Failed procedures also came with higher rates of some periprocedural complications, including coronary perforation (7.4% vs 1.9%; RR 5.09; 95% CI 3.93-6.59) and cardiac tamponade (1.16% vs 0.22%; RR 5.00; 95% CI 1.97-12.69). Those differences largely explain the increase in mortality after failed CTO PCI, the authors say.

Rates of all adverse clinical outcomes declined over time in both groups. For example, the rate of in-hospital death for failed PCI decreased from 2.5% in 1980-1995 (an era of angioplasty alone) to 0.8% in 2008-2010 (an era characterized by use of the modified retrograde approach and new technologies), while that for successful PCI dropped from 0.7% to 0.1%, respectively.

Absolute Risk Difference Small

Dr.
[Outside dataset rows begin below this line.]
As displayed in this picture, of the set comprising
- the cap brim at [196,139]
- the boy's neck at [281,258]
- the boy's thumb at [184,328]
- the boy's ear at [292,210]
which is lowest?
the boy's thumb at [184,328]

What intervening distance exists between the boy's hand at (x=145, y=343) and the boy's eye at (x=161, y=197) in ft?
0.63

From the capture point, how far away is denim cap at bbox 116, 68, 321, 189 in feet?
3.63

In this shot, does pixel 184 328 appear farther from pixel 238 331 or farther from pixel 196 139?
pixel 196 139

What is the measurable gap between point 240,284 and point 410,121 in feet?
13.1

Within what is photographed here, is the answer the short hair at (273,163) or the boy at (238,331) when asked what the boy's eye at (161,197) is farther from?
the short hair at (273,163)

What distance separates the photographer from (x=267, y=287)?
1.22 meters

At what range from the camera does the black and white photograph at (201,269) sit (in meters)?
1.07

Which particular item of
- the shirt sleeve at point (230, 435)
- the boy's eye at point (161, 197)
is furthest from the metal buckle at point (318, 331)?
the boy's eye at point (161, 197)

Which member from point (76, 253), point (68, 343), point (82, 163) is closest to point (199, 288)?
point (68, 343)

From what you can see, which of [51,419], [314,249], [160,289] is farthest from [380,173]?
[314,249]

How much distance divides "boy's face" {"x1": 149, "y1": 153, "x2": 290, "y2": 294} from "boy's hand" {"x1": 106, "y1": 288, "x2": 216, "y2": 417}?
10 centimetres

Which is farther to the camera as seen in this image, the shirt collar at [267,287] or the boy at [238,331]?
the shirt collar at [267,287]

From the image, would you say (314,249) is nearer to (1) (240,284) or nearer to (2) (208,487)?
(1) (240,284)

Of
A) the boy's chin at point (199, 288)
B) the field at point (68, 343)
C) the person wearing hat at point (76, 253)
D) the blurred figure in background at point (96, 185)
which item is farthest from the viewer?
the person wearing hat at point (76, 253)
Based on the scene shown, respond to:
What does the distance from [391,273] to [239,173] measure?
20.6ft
Khan and colleagues note that even though failed procedures were associated with greater risks of adverse outcomes and complications, the absolute differences were not that large—less than 1 per 100 procedures, “which, in fact, is quite reassuring.”
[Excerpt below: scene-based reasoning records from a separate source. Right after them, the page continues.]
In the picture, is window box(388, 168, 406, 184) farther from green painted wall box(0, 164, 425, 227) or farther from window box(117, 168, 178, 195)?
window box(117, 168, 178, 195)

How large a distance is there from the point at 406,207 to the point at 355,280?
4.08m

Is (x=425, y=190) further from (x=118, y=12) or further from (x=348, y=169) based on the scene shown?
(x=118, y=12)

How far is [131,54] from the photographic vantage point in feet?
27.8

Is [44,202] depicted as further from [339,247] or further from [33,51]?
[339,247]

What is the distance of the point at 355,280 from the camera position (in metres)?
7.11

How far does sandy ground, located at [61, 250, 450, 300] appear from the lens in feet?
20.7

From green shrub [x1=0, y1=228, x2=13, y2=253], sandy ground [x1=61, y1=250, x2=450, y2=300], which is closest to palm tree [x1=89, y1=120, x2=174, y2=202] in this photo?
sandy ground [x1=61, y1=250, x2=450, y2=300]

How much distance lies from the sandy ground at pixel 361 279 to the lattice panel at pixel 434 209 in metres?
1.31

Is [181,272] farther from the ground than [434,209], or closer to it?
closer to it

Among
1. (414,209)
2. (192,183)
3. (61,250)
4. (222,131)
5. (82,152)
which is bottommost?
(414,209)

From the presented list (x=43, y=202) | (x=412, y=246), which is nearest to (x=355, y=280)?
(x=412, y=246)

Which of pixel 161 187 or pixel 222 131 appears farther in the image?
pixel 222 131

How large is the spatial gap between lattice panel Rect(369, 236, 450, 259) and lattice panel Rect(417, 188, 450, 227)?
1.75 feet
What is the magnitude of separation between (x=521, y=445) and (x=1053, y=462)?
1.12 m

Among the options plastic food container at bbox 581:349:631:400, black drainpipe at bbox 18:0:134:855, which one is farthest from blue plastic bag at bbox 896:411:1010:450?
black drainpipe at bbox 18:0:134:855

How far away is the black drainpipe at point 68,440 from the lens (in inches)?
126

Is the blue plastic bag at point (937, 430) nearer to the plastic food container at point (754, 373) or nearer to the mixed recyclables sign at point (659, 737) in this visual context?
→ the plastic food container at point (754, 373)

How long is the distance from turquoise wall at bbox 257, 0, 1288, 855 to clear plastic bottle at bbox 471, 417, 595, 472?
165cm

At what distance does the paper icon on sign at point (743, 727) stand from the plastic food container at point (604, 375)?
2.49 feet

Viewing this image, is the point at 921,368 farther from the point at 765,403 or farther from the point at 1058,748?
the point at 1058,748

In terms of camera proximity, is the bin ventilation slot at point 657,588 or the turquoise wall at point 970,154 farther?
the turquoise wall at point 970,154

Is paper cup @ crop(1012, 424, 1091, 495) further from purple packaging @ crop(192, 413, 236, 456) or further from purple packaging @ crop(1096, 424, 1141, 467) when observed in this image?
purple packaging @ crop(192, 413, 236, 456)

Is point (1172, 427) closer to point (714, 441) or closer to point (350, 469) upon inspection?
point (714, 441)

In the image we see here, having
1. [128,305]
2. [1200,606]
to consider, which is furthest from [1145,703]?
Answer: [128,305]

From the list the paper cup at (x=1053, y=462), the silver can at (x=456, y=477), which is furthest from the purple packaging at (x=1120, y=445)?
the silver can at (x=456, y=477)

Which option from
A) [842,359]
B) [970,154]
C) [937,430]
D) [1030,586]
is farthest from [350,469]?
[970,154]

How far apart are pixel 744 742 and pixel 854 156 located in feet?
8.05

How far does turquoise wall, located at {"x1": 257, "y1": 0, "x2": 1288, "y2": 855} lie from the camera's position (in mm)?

They calculated that the number of failed procedures that would need to occur to induce each additional adverse event was 111 for death, 20 for MACE, 125 for MI, and 29 for urgent CABG.

Also reassuring, the authors say, is the decline in event rates over time. The trend “underlines the importance of an ongoing need for further development of techniques and equipment to improve procedural success rates for CTO PCI,” they write. “A positive influence of operator expertise and experience on procedural success and short-term outcomes in patients with CTO PCI is well documented, which further stresses the importance of special dedicated CTO training, experienced CTO operators, and the development of high-volume CTO centers. We also suggest performing percutaneous CTO interventions preferably in the centers with cardiothoracic surgery back-up due to relatively higher rates of urgent CABG… in the failed group.”
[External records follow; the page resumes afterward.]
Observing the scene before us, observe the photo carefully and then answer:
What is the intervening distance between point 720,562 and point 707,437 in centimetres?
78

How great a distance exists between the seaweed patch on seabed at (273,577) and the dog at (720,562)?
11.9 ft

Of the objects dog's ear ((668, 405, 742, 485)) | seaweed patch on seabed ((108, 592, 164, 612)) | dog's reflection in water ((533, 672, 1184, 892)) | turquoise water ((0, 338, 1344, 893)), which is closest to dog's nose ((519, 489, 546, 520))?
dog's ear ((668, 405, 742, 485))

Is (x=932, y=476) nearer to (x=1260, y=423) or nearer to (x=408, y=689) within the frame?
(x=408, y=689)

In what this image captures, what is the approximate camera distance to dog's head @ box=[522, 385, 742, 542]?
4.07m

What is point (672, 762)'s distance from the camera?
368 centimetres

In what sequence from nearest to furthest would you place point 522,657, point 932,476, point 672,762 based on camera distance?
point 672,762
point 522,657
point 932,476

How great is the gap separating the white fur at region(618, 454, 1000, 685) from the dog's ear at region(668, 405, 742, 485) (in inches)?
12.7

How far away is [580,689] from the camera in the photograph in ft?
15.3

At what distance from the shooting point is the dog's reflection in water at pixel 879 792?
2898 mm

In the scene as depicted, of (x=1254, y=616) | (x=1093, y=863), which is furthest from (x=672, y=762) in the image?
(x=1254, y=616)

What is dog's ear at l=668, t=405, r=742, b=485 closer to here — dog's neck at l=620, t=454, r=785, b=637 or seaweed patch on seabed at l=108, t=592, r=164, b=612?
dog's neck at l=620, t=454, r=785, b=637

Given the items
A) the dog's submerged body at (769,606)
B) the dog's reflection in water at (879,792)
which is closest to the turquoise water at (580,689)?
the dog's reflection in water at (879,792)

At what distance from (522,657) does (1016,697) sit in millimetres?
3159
In a telephone interview with TCTMD, Dimitrios Karmpaliotis, MD, PhD, of Columbia University Medical Center (New York, NY), stressed that CTO PCI is a “different animal” from PCI in general and is associated with complications not easily managed by all interventional cardiologists.

“It has its own nomenclature, its own techniques, and it requires skills and familiarity with equipment that is not widely known and mastered by all interventionalists,” he said. “It should be approached in a systematic and programmatic way; it should not be taken lightly.”

The main significance of this study, Dr. Karmpaliotis added, is that it shows outcomes from CTO PCI have improved over the years, driven by “operator experience, improved technology and equipment, potentially better patient selection, and collaboration and dedication among CTO experts from all over the world.”



Khan MF, Brilakis ES, Wendel CS, Thai H. Comparison of procedural complications and in-hospital clinical outcomes between patients with successful and failed percutaneous intervention of coronary chronic total occlusions: a meta-analysis of observational studies. Catheter Cardiovasc Interv. 2014;Epub ahead of print.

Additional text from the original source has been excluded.